Open soumith opened 3 years ago

soumith commented 3 years ago

This is a fairly involved rearchitecting of droidlet, so I'll provide as much context as possible. I've discussed this with @kavyasrinet and @aszlam who both approved this direction.

Motivation

There are several components of droidlet that are useful by themselves. Perception, memory, low-level control primitives and dialog models are components that are independently useful in many projects without having to build a monolithic agent.

Making droidlet a set of independent components that compose well together can extract a lot more value for the user.

There are several projects in active learning, unsupervised learning, AR/VR, dialog assistants that can be formulated with only a subset of components available in droidlet. Yet, as of today, we need to create monolithic agents to do research on any of these topics.

The current state of the codebase doesn't encode that independence assumption. Almost every component of droidlet is dependent on another, and all of them are dependent on having an opaque access pattern via self.agent.

Here is how the dependency graph of droidlet looks like as of today:

drawing

This pattern is almost universally present. Here are some examples:

./base_agent/nsp_dialogue_manager.py:        ProgramNode.create(self.agent.memory, d)
./locobot/agent/perception/perception.py:                "input": InputHandler(self.agent, read_from_camera=True),
./craftassist/agent/low_level_perception.py:            BlockObjectNode.create(self.agent.memory, [(xyz, idm)])

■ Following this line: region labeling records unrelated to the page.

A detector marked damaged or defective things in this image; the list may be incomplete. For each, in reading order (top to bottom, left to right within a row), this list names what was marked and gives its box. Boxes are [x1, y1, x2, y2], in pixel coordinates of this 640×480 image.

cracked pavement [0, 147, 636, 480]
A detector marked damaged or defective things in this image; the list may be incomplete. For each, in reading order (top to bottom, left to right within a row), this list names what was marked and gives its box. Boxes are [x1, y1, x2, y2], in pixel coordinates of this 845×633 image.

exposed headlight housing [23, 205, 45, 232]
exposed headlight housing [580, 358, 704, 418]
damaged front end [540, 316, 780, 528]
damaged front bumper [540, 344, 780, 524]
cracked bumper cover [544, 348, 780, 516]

The second issue with this monolithic state is that testing and debugging have become fairly hard, because of action-at-a-distance effects. From our unit-testing, to our end-to-end testing via oncalls, we see the effects of interdependence. @kavyasrinet mentions that it is common during minor refactors as well.

Removing action-at-a-distance interactions almost universally outweighs the debugging and testing complexities of keeping it.

The Proposal

drawing

The proposal is simple in nature, though the work involved is a lot of both mechanical refactoring and redesigning several APIs to be nicer in this new world.

perception, memory and dialog are Independent components that have no dependencies to other components in the project.

Here is the folder structure for them in the root directory.

perception/
memory/
dialog/
lowlevel/
    minecraft/
    locobot/
    franka/
    hellorobot/
    habitat/

They will install as droidlet.perception, droidlet.memory, droidlet.dialog, ...

interpreter will depend on memory. We will completely clean out the notion of a controller which was often confused with/interchangably used with interpreter, and instead just have interpreter.

interpreter/
    base/                     # level 0
    robot/                    # level 1
    minecraft/                # level 1
    franka/                   # level 2
    hello/                    # level 2

The interpreter tests need memory fills, i.e. entries in memory to test functionality correctly. So, interpreter unit tests will need some small agents (not in the old traditional sense with a monolithic class structure, but just a quick function that creates memory entries).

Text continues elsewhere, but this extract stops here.